My friend David "Manny" Saslavsky reminded me of one that is now enduring. The three of us sat together during the first Grateful Dead show at the Knick back in 1990- we had scored our best mail order seats up to that point, section 2 row H on the floor (I just checked the stub). It was quite a night, which never seemed to end, in part, because after the band closed out the show with "We Bid You Goodnight" Stacy proceeded to serenade us with the song all the way back to her dorm room where we were staying and then well into the dawn after we turned out the lights. It made me laugh then, just as it does now when I close my eyes and listen to her…
Anyhow for those who didn’t see it, here is what I wrote on the site about my sister. Everyone tale care of each other and I’ll see you next month…
While driving home from Coventry last Monday afternoon, I learned that my sister Stacy had passed away.

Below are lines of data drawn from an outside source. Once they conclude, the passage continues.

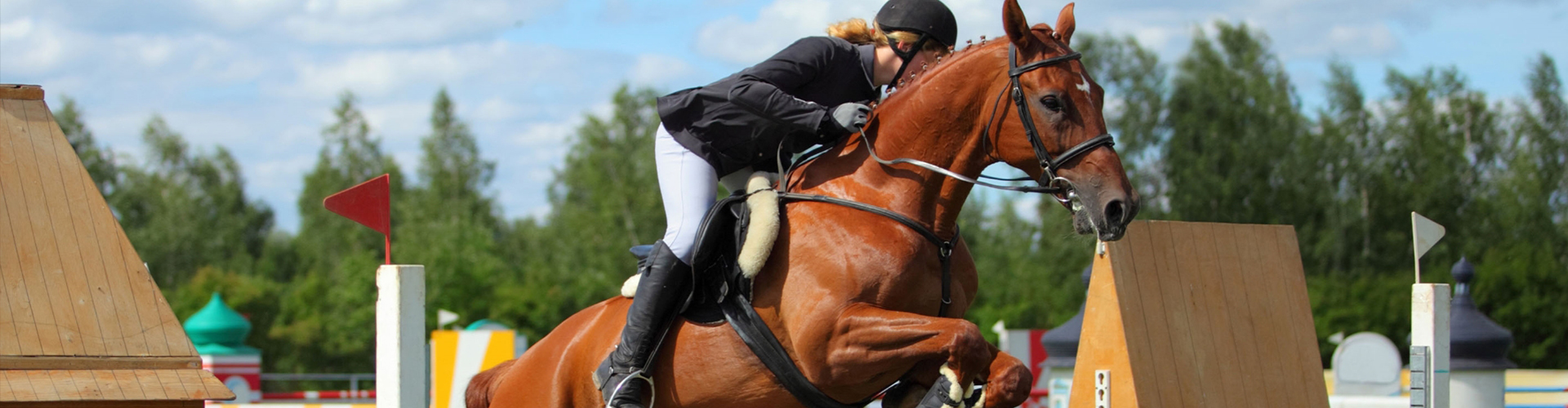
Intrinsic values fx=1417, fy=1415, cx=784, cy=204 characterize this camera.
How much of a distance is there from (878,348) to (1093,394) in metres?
2.17

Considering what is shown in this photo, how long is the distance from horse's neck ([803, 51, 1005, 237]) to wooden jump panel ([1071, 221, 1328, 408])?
164cm

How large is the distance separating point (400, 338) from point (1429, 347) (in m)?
4.04

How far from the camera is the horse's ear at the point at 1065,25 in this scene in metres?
4.11

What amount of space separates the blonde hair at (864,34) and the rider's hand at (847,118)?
0.33 metres

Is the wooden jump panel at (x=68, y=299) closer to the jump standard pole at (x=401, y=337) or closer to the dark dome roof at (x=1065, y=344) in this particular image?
the jump standard pole at (x=401, y=337)

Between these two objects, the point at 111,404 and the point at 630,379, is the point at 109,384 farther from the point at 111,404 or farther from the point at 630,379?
the point at 630,379

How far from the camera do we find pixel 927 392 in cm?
388

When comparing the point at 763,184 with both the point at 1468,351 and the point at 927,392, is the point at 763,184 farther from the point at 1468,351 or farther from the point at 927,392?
the point at 1468,351

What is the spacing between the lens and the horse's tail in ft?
17.4

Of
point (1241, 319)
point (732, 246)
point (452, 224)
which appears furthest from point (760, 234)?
point (452, 224)

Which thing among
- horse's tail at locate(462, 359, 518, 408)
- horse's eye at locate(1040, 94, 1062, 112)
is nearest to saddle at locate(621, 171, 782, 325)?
horse's eye at locate(1040, 94, 1062, 112)

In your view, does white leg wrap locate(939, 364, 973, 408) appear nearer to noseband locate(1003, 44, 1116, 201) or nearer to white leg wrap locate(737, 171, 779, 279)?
noseband locate(1003, 44, 1116, 201)

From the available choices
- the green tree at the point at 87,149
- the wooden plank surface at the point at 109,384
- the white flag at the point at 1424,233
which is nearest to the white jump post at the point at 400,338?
the wooden plank surface at the point at 109,384

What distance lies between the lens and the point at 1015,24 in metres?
3.96
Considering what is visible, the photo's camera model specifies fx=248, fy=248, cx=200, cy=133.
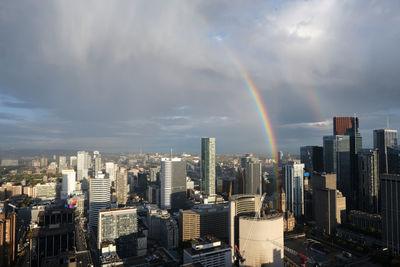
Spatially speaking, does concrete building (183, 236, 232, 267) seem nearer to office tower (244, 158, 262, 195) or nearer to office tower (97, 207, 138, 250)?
office tower (97, 207, 138, 250)

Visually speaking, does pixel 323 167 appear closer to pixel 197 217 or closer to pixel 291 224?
pixel 291 224

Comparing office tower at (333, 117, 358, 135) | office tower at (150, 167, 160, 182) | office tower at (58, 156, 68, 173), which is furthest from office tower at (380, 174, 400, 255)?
office tower at (58, 156, 68, 173)

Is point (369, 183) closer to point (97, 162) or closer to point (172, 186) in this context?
point (172, 186)

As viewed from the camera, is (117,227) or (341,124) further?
(341,124)

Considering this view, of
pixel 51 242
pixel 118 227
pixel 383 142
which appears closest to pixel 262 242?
pixel 118 227

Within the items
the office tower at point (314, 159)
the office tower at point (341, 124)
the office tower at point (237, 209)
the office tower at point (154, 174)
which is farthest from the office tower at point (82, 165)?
the office tower at point (341, 124)

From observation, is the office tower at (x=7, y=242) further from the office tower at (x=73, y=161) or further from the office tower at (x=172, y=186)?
the office tower at (x=73, y=161)
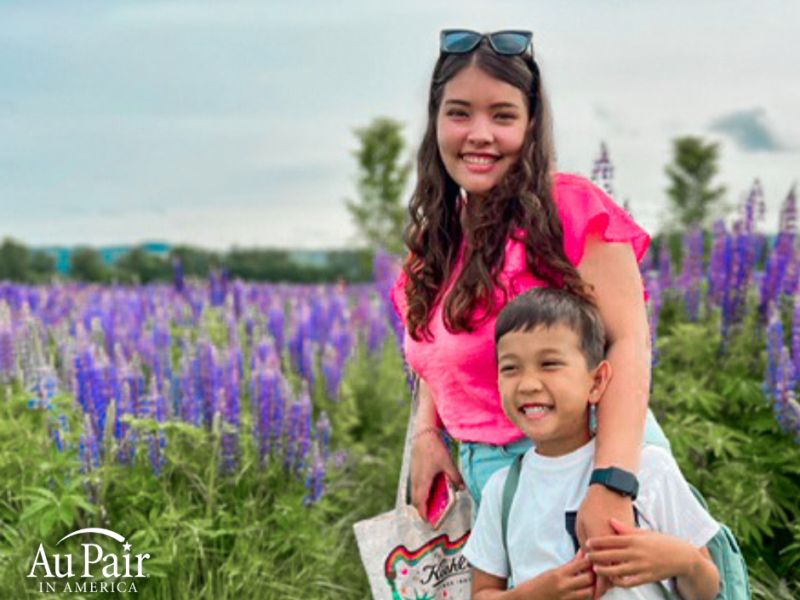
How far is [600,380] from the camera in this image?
236cm

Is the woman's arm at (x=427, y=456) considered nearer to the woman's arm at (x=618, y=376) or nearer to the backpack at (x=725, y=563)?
the backpack at (x=725, y=563)

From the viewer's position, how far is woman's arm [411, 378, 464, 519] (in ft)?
9.36

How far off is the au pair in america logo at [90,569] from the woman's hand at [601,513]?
91.8 inches

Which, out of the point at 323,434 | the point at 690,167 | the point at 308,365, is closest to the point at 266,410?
the point at 323,434

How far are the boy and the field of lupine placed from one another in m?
A: 1.94

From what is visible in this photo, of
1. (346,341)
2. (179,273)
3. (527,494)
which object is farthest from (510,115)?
(179,273)

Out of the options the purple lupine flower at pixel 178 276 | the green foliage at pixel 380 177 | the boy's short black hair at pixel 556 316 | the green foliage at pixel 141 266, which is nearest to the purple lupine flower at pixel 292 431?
the boy's short black hair at pixel 556 316

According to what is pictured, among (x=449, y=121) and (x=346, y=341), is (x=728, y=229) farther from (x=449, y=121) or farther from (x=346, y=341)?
(x=449, y=121)

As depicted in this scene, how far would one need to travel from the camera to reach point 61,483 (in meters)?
4.15

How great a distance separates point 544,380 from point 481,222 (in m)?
0.54

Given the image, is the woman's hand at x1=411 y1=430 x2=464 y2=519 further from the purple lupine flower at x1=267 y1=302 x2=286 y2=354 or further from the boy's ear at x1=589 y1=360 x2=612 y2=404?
the purple lupine flower at x1=267 y1=302 x2=286 y2=354

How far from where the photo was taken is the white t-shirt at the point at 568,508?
90.4 inches

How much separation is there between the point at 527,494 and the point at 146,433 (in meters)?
2.66

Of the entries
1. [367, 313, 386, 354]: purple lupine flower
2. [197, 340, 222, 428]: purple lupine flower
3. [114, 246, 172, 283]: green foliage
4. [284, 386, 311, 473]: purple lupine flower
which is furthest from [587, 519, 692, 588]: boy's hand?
[114, 246, 172, 283]: green foliage
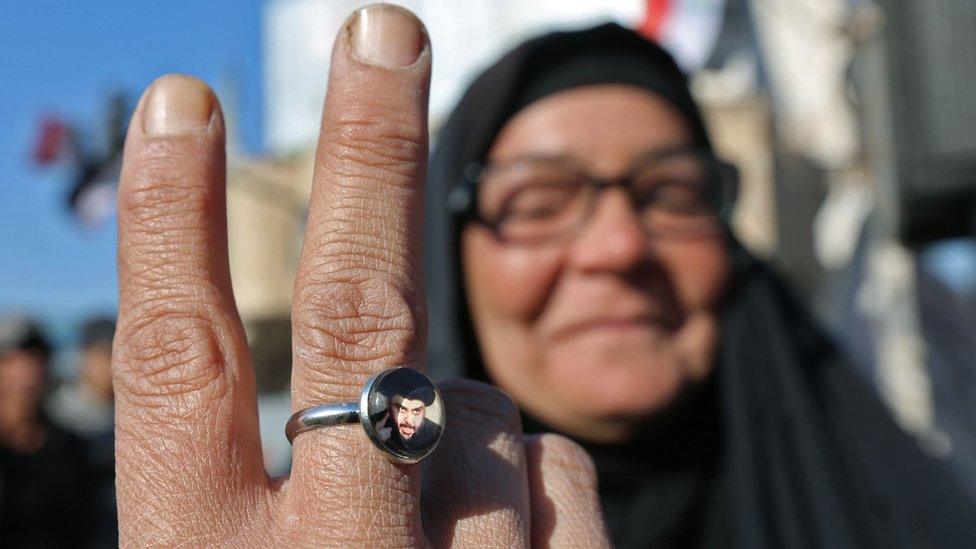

Stacy was a vivid, unique spirit and a gifted, fearless athlete but she also fostered a deep love for music. Although she was five years younger than me, her passions certainly informed my own. I can recall helping to find her tickets for Phish’s New Year’s Eve performances from 91-93 (in 92 we attended the 12/28 Palace Theater show together- I still have the t-shirt she bought me as a Chanukah gift that night- in fact I pulled it out and wore it to Great Woods last week) . We saw numerous shows together over the years, and while she was at Union College, we made it a point to ensure that my drive up to Schenectady to help bring her belongings home for the summer would coincide with the local stop on Dead tour ("local" defined broadly of course to include Buffalo which was 300 miles away, a greater distance than the ride back to Rhode Island). Stacy also joined our crew and offered her hospitality for many of the spring Albany shows. A few years later when she lived in Telluride we made the drive together across Colorado to see Phish at Red Rocks (while waiting for the action to start on day one, she introduced me to a musician she knew from town and slopes named Michael Kang, and later to the music of String Cheese Incident). It was this journey and the conversations that transpired during it which led me to write the Phishing Manual. Another book followed a few years later, which in turn yielded Jambands.com. What you may not know is that before this site evolved as it did, she actually served as the creator and original webmaster of the alpha version which launched in mid-1998 and focused on that book and the bands described in its pages.
For those of you who never met Stacy, think of that person in your circle of friends who is a bit bolder and more colorful than everyone else. That individual who is a legend in your group, who can elicit a whole evening of stories, each topping the next. That was my sister. She was cool. Beyond that she was a loyal, supportive daughter, sister, aunt and friend.
Stacy never wrote for Jambands.com but in many respects I feel that there would not be a site but for her. And it certainly would not be as robust as it. There’s a beauty to that. We are all entwined.
You may honor her memory with a contribution in Stacy’s name to Rocky Mountain Chapter Sierra Club, Inner City Outings Youth Programs, 1536 Wynkoop St., Suite 4-C, Denver, CO 80202.